I mean by that, the criticisms I sometimes do on MF gear just concern the niche where I work. But there is no doubt that if I where doing art gallery big formats (for ex), I'd have my studio full of view cams and MF backs, wether I like tether (wich I do not) or not. I'm not as blind to think that a Pentax K5 will give me what a P65 can. No! People are trying very hard in the forums to demostrate with graphs, bottle wine details comparaisons etc...that the current generation of consumer sensors are on par if not better in DR for ex than the FF or MF equipment. Of course, you and I and many more may look at that (noise?) with an healphy distance. After all, if they want to enjoy with those sort of demonstrations to proove something I still do not get that's fine.

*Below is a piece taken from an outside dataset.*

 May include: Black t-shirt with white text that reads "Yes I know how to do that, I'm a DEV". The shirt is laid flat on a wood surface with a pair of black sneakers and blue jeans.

Yesterday I did a part of a fashion shooting with this GH2 because I could loose time on that. It's just ok. Could that go to full page print? No doubt, nobody would notice anything because it's the look of the 16MP 1D Canon of years ago. (very very similar look by the way). In that sense you can see the progress that have been acheived by the industry. I liked the look of the raw files, there is a lot to like about it but the camera buffer is not suitable for such demanding session, at 100% details are lacking, this smaller sensor area demands more light power than usual to extract the full potential, post prod files are not trickable but fall apart very easily because it's a small sensor etc etc so you fall on its limitation in a question of minutes. There is no miracle, but the GH2 is NOT a high-end camera. It's impressive considering the sensor's size and capable of outstanding small prints. The EVF is impressive and I could really rely on it for manual focussing with a high amount of accuracy. Very very impressive EVF that I'd like to see in coming pro gear. But that' s all. No comparaison with any MF image quality, not even the 5D2 for stills.

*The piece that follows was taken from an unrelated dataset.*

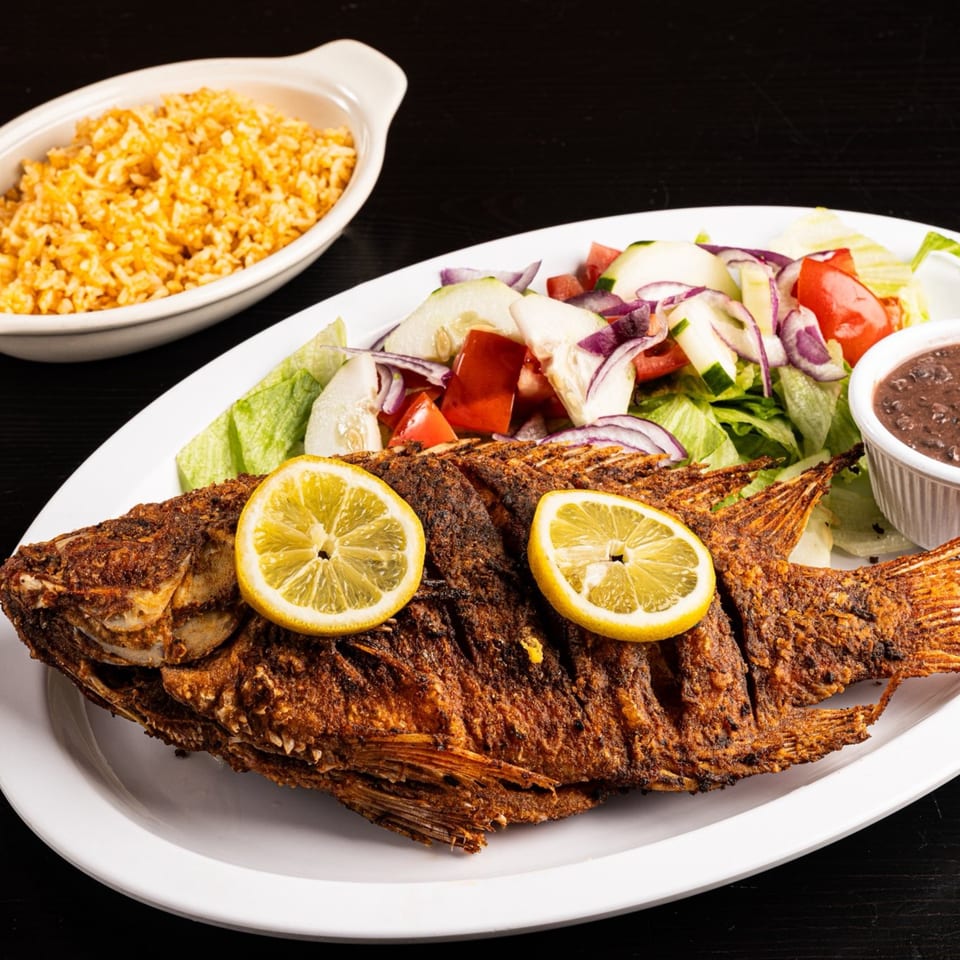 Whole fried fish with lemon slices, side salad, black beans, and rice on a white plate.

In the high-end, whatever the high-end is, image quality in 2011 in his vast forms and needs is
guarantee. Then it's just a question of personal orientation and personal apreciation on each aspect.
IMO.
2 pics with the gh2 before make-up in avail light (not yet strobes but 2 500w hot lights you can see the yellow on the dress, one on the arm and the other on the bottom), raw files right-out-the box, no color correct, no sharpen, rien que du brut de décoffrage. the crop is a 100% view at 800 isos from the developper.
As you see it's just ok and we can clearly notice the artifacts at 800 and some moiré, but for such a small sensor it's pretty good anyway.